A single ticket bought in Cabot, Arkansas, matched every number in Wednesday’s Christmas Eve Powerball drawing, capturing a $1.817 billion jackpot — the second-largest lottery prize in U.S. history.
The moment and the numbers
The winning combination drawn Dec. 24 was 4, 25, 31, 52 and 59, with a Powerball of 19. Final ticket sales pushed the advertised annuity to $1.817 billion; the upfront lump-sum cash option is about $834.9 million before taxes, Powerball officials say (powerball.com).
Officials have not publicly identified the winner. The ticket was sold at a Murphy USA station in Cabot, a suburb northeast of Little Rock. The store was closed for the holiday, and calls to the location went unanswered on Thursday, according to state lottery statements.
Claiming, privacy and process
A jackpot of this size triggers a predictable flurry of attention — from the store clerk who sold the ticket to financial advisers circling the eventual winner. How and when the claimant’s identity becomes public, however, depends on the rules and procedures of the state lottery and the winner’s own choices. The Arkansas Scholarship Lottery provides guidance for winners on claiming large prizes and adviser use; a winner often takes time to assemble legal, tax and financial counsel before stepping into the spotlight (alottery.com).
Winners can generally choose between the annuity option — a series of payments over 30 years that rises slightly each year — or the lump-sum cash payment. Both figures are quoted before federal and state taxes.

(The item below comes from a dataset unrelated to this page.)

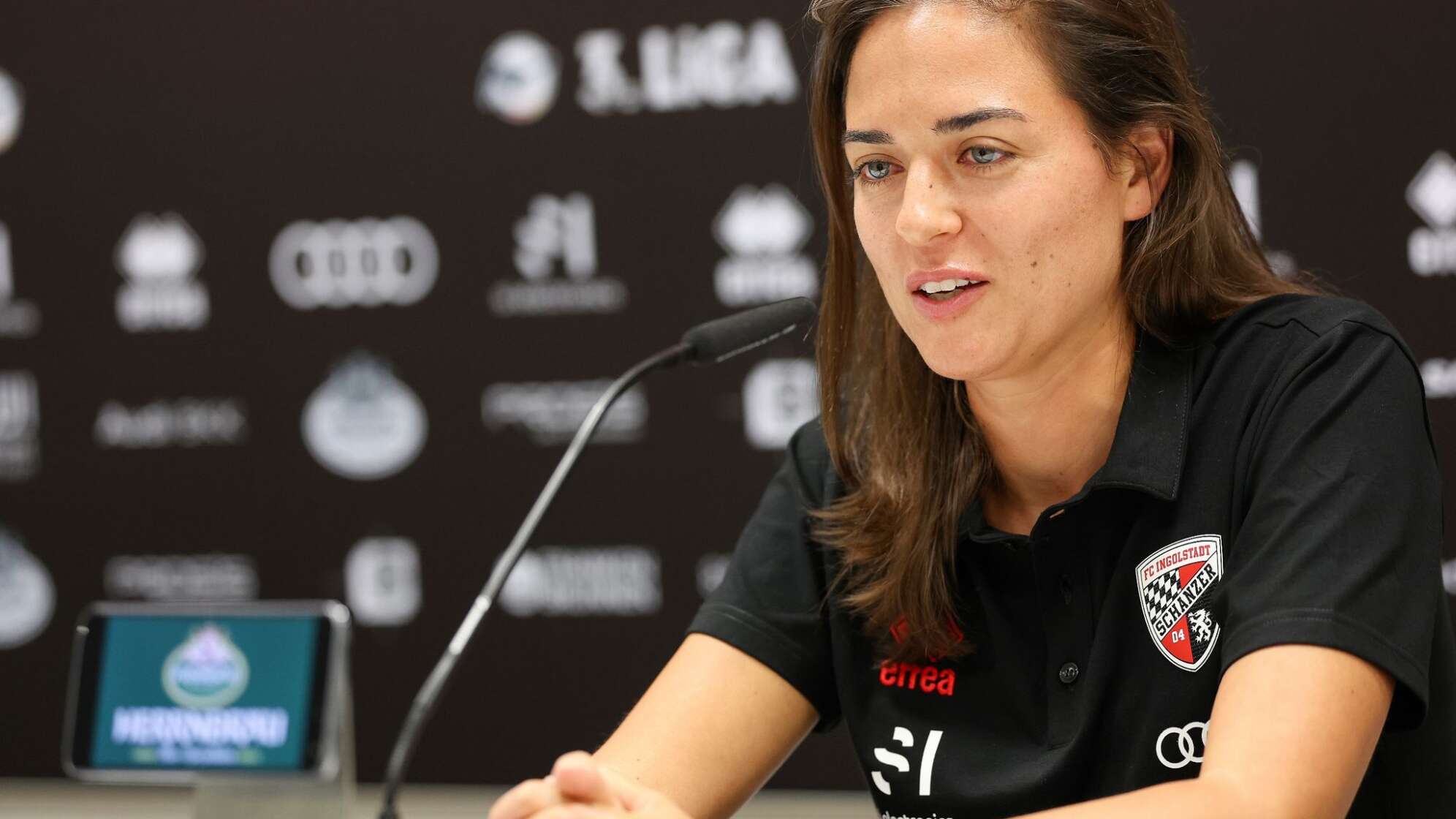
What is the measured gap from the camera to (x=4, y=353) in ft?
9.45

Not just one payday — other winners, too
While one ticket took the top prize, dozens of other players walked away with significant money from the same drawing. Powerball reported multiple secondary winners: eight tickets matched the five white balls (a Match 5 prize that typically pays $1 million), and numerous tickets collected $50,000 or $100,000 prizes. In New Jersey alone, a cluster of players captured $50,000 and $100,000 prizes, and two players won Double Play $50,000 prizes in a separate drawing.
Those smaller wins are a reminder that even in a draw dominated by a headline-grabbing jackpot, many people still pocket life-changing — if smaller — sums.

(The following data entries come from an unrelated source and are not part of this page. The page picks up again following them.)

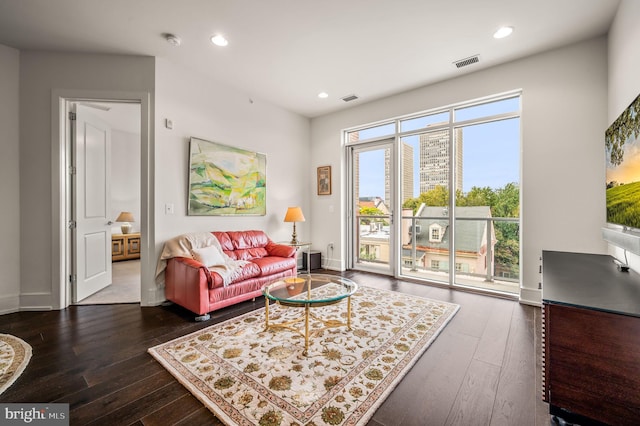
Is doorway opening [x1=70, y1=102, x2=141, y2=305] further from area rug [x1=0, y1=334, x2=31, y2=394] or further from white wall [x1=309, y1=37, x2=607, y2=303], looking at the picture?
white wall [x1=309, y1=37, x2=607, y2=303]

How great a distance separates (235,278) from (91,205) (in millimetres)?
2308

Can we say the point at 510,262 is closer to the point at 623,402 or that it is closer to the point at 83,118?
the point at 623,402

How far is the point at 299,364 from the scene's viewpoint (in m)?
1.94

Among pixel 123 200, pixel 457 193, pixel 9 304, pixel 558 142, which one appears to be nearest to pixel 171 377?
pixel 9 304

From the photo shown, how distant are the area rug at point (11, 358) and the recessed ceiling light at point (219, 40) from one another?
10.8 ft

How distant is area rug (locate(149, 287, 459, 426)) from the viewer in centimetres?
151

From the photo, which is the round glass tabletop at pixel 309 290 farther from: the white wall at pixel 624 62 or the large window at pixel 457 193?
the white wall at pixel 624 62

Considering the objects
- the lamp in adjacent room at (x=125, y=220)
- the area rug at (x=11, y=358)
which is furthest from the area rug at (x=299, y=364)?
the lamp in adjacent room at (x=125, y=220)

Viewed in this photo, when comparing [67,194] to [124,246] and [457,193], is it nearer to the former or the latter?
[124,246]

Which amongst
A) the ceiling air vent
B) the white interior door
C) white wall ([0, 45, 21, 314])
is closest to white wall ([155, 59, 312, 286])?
the white interior door

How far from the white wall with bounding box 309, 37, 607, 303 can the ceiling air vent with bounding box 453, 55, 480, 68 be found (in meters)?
0.32

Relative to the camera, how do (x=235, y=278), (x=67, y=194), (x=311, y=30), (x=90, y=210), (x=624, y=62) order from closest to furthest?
1. (x=624, y=62)
2. (x=311, y=30)
3. (x=235, y=278)
4. (x=67, y=194)
5. (x=90, y=210)

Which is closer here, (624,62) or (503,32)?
(624,62)

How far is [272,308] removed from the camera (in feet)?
9.99
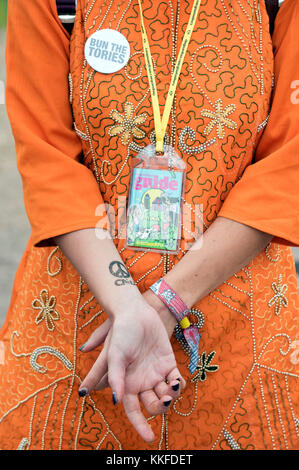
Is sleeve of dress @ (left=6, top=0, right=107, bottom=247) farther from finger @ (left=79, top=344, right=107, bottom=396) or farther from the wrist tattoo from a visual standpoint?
finger @ (left=79, top=344, right=107, bottom=396)

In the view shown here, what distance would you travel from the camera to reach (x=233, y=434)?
47.9 inches

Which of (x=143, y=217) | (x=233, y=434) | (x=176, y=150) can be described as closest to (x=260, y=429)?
(x=233, y=434)

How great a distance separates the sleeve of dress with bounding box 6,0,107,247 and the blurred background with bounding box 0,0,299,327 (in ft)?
7.13

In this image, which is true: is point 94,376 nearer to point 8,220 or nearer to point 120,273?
point 120,273

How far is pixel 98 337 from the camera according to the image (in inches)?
44.6

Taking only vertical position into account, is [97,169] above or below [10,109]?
below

Odds, history and how we got here
Powerball’s odds of winning the jackpot are 1 in 292.2 million, a long shot that helps fuel massive rollovers when nobody hits all six numbers. This prize ended a streak of dozens of drawings without a top-prize winner; the previous jackpot hit with co-winners in Missouri and Texas in September, when two tickets split a $1.787 billion top prize.
The record remains the $2.04 billion Powerball ticket sold in Altadena, California, in 2022. Still, the Arkansas ticket sits near the top of an increasingly familiar list of billion-dollar American jackpots — a sign of how big prizes have become in the past decade.

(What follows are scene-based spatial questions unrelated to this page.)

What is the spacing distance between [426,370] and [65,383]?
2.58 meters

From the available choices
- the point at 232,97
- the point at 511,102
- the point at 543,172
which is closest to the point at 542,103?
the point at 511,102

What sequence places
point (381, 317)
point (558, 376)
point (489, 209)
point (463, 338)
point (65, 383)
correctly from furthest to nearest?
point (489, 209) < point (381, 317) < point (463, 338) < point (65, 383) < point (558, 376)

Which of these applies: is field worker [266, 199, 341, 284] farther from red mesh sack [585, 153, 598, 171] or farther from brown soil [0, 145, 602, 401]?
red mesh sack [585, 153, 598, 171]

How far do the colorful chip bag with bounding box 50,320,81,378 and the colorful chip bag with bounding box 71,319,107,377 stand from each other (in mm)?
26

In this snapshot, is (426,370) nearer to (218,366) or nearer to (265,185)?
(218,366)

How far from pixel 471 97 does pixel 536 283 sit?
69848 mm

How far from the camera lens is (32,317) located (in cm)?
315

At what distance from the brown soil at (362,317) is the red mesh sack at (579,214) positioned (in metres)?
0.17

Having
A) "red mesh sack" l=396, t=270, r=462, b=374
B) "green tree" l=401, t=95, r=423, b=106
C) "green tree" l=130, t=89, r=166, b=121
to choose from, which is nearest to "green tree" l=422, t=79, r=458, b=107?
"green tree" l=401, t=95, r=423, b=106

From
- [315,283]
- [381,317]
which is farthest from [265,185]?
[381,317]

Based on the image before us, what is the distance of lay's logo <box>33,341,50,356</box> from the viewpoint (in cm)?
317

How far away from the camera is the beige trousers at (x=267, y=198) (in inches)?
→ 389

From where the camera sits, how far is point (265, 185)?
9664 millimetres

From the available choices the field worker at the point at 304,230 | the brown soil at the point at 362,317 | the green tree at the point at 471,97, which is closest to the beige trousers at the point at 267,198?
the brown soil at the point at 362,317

If you’re curious about official rules, payouts and deadlines for claiming a prize in Arkansas, the Arkansas Scholarship Lottery site has the details, and Powerball’s website posts official drawing results and prize breakdowns (powerball.com, alottery.com).
This win will set off the usual ripple effects: a boon to the store that sold the ticket, attention from local and national media, and, eventually, the paperwork and planning that accompany a newly minted billionaire.
No one knows yet whether the winner will step forward quickly, hire a team of advisers or quietly collect the prize and disappear from public view. For now, a small town outside Little Rock is living with the delicious, wild possibility that someone there just had their life rewritten by five white balls and a red one.